VM: To me, this is one of the most exciting aspects of being vegan. It’s the diet of liberation and, when universally adopted, will free even the erstwhile animal captors from their diet-induced suffering while it liberates the animals. There’s never been a more perfect win-win. And, yes, I totally see that widespread, whole-foods vegan eating will change the health picture in North America and around the world. People are so sick! Almost everyone takes some prescription medication and many people take half a dozen. As we eat really well – keeping those vegan cupcakes to a minimum and focusing on real food – that’s going to change in a societal way, just as many of us have seen it change in a personal way already. Health care – which is really sickness care – is big business. When our money is going more to the farmers’ market than to the drugstores, there’ll be a lot more health, happiness, and prosperity for regular people.

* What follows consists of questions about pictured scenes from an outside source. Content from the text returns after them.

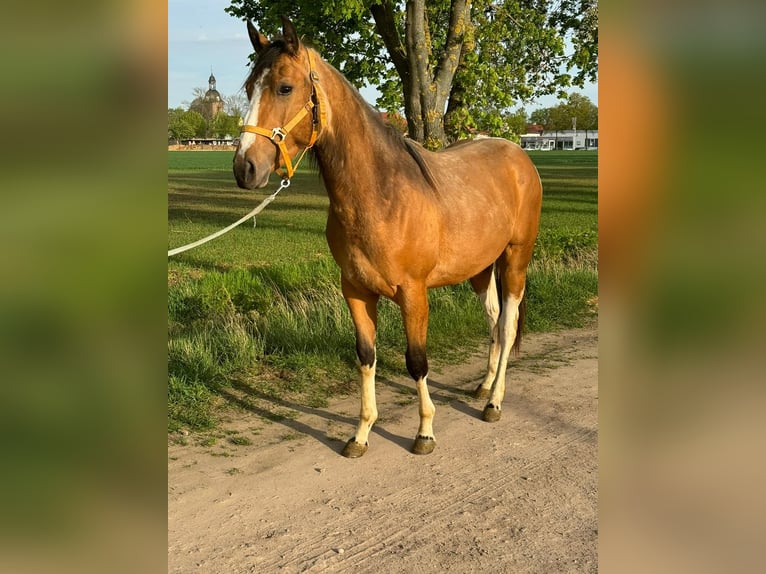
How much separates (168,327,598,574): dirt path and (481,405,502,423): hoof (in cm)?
6

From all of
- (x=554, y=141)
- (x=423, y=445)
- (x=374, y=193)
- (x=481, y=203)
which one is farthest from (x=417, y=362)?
(x=554, y=141)

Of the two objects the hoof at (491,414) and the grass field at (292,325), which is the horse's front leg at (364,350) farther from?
the hoof at (491,414)

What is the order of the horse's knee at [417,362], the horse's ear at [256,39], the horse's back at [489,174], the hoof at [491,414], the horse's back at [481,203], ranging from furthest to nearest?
the hoof at [491,414], the horse's back at [489,174], the horse's back at [481,203], the horse's knee at [417,362], the horse's ear at [256,39]

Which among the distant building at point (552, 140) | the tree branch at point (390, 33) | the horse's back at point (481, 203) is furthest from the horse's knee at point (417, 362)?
the distant building at point (552, 140)

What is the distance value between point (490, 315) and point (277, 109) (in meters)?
2.81

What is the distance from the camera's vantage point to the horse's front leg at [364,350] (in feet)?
13.4

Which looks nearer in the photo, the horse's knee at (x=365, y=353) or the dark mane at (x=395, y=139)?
the dark mane at (x=395, y=139)

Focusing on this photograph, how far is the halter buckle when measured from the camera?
3.17 meters

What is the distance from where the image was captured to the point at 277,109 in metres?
3.20

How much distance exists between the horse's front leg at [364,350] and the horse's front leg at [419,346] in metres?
0.25
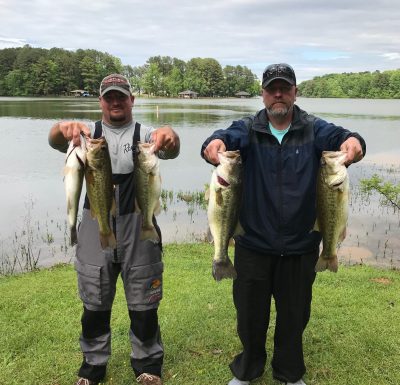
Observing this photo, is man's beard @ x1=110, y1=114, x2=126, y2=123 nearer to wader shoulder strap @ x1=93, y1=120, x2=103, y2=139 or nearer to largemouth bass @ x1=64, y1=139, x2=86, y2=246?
wader shoulder strap @ x1=93, y1=120, x2=103, y2=139

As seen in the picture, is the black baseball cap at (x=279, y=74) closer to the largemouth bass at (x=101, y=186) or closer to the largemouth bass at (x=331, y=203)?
the largemouth bass at (x=331, y=203)

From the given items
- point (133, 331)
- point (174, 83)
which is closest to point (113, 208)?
point (133, 331)

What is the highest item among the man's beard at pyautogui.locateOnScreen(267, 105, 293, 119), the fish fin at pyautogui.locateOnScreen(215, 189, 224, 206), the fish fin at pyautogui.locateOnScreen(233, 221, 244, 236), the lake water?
the man's beard at pyautogui.locateOnScreen(267, 105, 293, 119)

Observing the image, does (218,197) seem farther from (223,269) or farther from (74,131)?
(74,131)

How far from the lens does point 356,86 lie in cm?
13088

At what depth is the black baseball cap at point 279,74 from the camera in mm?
3512

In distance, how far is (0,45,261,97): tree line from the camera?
3871 inches

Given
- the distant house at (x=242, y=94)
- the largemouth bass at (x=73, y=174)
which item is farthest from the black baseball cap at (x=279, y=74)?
the distant house at (x=242, y=94)

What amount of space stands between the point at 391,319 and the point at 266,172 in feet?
9.91

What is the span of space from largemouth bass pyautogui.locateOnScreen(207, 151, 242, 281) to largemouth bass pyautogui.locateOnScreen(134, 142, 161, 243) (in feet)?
1.41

LE: Your writing style is very personable yet directive at times. For example, in Main Street Vegan, you write, “Outgrow your need for milk and everything made from it. This may not be easy, and I’m about to tell you why so I can help you through it.” How have you managed to be successful in telling the truth to the general public without alienating them?
VM: Thanks for saying that. I’m a very flawed person. It took me twelve years to get from vegetarian to vegan and even then, I cheated sometimes. I know what it’s like to be imperfect and to find change daunting. For that reason, I can meet people where they are and not make them feel guilty for being precisely where every experience up to this time has led them to be. Even though I know more than I did thirty years ago about what animals go through and I really want the whole world to have gone vegan yesterday, I see that moving at the pace that makes compassionate eating and living last for the individual has to be okay. I’d far rather have somebody come this way incrementally than be an overnight wonder who concludes down the road: “That didn’t work for me. Now I’m Paleo.” It is a fine line, because for a lot of people making this change is still radical, threatening, and frightening. But it’s necessary. I do my best as a writer and speaker to acknowledge that it might be a challenge, but it’s one worth rising to.
LE: So much of your work around the nonhuman animal issue speaks about compassion. How do you personally deal with the issue of suffering we inflict on nonhuman animals daily?
VM: I focus on doing what I can to alleviate some of the suffering rather than zeroing in on the suffering itself, which is overwhelming and causes me to feel negatively toward humans when, in fact, most of them are victims too. THE GHOSTS IN OUR MACHINE is a beautiful film that reminded me of the depth of the agony that animals are put through, but it did it with so much art and so much heart that I was able to go to that dark place, revisit what I know, and go out with more energy and conviction to make a difference. Other than in a special case like this, however, I don’t go out of my way to witness the horrors. I can’t afford to be depressed, because the way deep sadness shows in my life is stupor, apathy: “It’s all too awful: there’s nothing I can do.” So I don’t go there. I stay enough in the solution that I believe there’s plenty I can do. And then I do it.
Victoria Moran is our Featured Animal Ambassador for October 2013.